Bueneventura established Crypto Pop Art Guild, or the acronym is CPAG to help underprivileged Filipino artists. CPAG holds art workshops to help artists improve their craft and connects members with job opportunities to participate in the NFT landscape. 

"So the idea here is we are teaching these underprivileged Filipino artists how to break in to the NFT art world," he said.

Bueneventura said there are talented Filipinos in rural parts of the country that are earning up to $400 (P20,000) per month from NFT art.
 
"The idea is you can open up opportunities to them that have nothing to do with geography, or background," he said. 

The group, he said, currently has over 200 members.

Aside from the underprivileged, even kids could benefit from NFTs, Satoshi Citadel Industries co-founder and chief community officer Miguel Cuneta said. 

Cuneta said 9-year olf Sevi Agregado, who was diagnosed with autism is paying for his therapy using funds he earned from NFT versions of his artworks. 
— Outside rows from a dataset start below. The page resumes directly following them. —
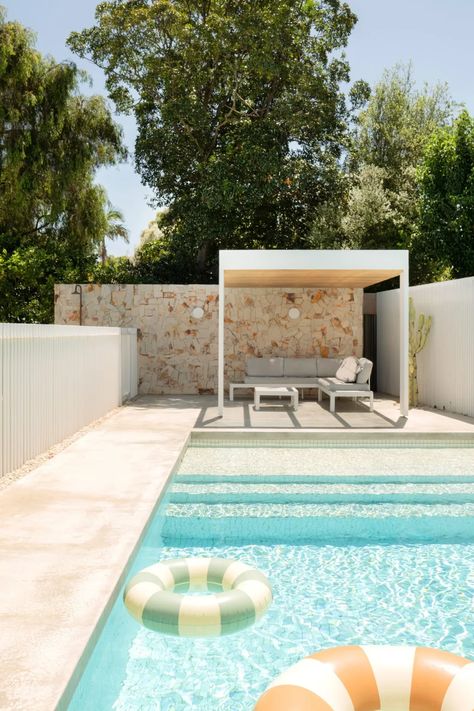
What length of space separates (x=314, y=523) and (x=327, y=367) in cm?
885

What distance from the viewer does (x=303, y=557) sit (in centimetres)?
500

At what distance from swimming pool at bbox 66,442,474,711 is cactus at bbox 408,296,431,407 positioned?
4.27 meters

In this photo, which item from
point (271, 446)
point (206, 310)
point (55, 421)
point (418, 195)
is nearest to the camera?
point (55, 421)

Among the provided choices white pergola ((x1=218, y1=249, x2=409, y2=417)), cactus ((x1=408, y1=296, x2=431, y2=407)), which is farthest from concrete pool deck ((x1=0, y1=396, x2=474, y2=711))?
cactus ((x1=408, y1=296, x2=431, y2=407))

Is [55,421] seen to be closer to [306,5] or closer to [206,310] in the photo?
[206,310]

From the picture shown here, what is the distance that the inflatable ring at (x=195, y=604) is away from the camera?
3.58 metres

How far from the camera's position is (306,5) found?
19.0 m

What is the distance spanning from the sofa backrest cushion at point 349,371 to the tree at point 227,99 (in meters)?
7.38

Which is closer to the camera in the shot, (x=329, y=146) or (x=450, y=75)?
(x=329, y=146)

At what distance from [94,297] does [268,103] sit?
889cm

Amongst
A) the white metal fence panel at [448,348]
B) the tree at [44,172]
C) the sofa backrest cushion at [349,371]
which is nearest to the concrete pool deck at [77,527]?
the white metal fence panel at [448,348]

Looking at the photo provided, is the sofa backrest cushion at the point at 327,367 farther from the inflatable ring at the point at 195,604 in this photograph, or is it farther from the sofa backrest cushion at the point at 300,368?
the inflatable ring at the point at 195,604

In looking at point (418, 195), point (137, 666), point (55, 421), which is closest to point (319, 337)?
point (55, 421)

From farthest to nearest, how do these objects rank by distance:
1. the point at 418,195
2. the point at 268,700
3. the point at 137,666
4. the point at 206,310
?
the point at 418,195, the point at 206,310, the point at 137,666, the point at 268,700
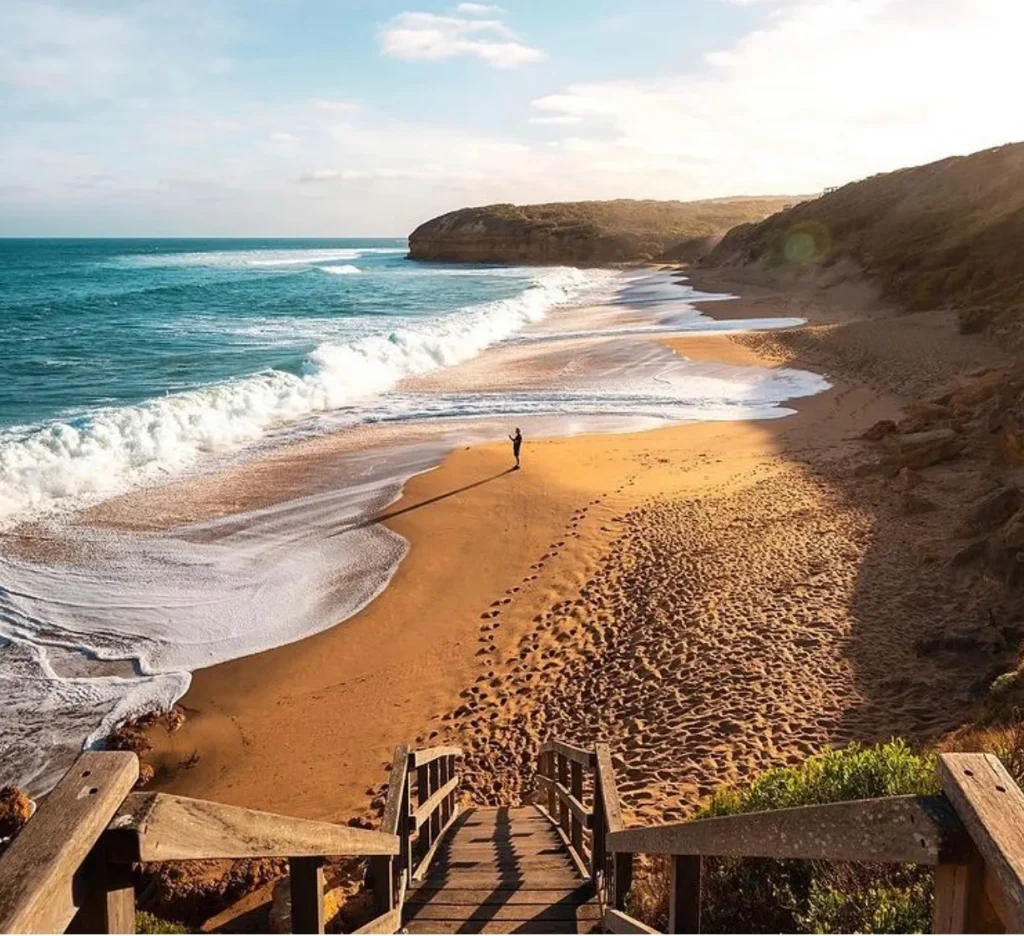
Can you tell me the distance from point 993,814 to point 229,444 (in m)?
20.3

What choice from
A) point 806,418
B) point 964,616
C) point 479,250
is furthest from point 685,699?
point 479,250

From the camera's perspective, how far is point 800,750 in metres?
7.86

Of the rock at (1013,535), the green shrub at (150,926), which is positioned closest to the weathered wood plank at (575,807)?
the green shrub at (150,926)

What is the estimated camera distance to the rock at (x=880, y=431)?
1791 centimetres

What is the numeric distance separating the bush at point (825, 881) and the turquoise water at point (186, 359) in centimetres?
1488

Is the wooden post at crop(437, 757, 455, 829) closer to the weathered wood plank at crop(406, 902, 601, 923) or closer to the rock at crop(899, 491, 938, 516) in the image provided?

"They gave it a try basically, they wanted to create NFTs out of his artwork, and see what the market thought of it, and used the funds to pay for his therapy," he said.

"Today he is actually one of the very successful and well-known NFT artists out of the Philippines and his work has been featured in NFT Art shows in New York, Amsterdam. All of the proceeds from his artwork pay for his therapy," he added.
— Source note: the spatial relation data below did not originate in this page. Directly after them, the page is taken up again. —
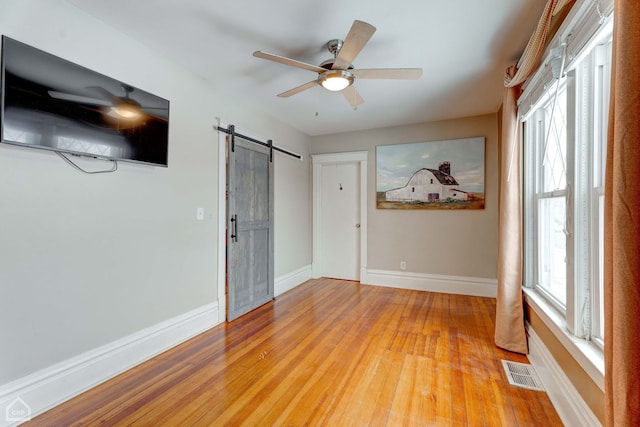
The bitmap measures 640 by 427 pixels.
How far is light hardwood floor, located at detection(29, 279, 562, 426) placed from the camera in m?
1.68

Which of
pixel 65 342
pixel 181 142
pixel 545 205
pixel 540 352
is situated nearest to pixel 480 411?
pixel 540 352

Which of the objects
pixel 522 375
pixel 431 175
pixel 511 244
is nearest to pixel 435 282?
pixel 431 175

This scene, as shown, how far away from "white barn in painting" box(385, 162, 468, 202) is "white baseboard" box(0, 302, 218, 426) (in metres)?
3.29

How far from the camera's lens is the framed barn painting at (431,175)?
156 inches

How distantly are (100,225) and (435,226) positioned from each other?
3.96m

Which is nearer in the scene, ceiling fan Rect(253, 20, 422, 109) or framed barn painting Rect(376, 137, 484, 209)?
ceiling fan Rect(253, 20, 422, 109)

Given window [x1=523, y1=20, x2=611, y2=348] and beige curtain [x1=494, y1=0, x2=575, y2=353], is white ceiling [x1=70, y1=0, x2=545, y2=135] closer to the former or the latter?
beige curtain [x1=494, y1=0, x2=575, y2=353]

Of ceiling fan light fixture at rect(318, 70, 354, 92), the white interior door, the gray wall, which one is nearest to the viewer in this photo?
ceiling fan light fixture at rect(318, 70, 354, 92)

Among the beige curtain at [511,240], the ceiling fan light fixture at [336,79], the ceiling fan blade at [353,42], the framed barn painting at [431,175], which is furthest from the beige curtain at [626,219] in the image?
the framed barn painting at [431,175]

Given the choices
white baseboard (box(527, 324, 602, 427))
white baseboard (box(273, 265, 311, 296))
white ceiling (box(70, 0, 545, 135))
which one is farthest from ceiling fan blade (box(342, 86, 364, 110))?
white baseboard (box(273, 265, 311, 296))

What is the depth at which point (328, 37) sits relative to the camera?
→ 84.7 inches

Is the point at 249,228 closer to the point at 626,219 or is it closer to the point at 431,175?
the point at 431,175

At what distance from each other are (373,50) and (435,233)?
2802 mm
Meanwhile, UBX chief information and technology officer Henry Aguda said NFTs could help boost financial inclusion in the country. 

UBX and Unionbank are already working in the space by providing banking services for NFT artists when they create and list their NFT art for sale.

"Imagine somebody in the province creating their own NFT and selling it overseas. That is phenomenal," he said. 

However, security concerns on NFT art remain a risk.

Panelists at the Management Association of the Philippines have said NFTs are practically foolproof once they are created but the storage and sale of the NFT art is still risky. 

Thieves and fraudsters use the same strategies to gain ownership of NFT art, going after passwords and security codes, or convincing artists to hand over their NFTs through social engineering. 

That is why experts have reminded those engaged in NFT and NFT art to practice cyber hygiene to protect themselves.

The use of blockchain technology to digitalize art, ensure it is one of a kind and track its movement has led to the creation of an NFT market valued at between $17 billion and $41 billion as of 2021, data showed.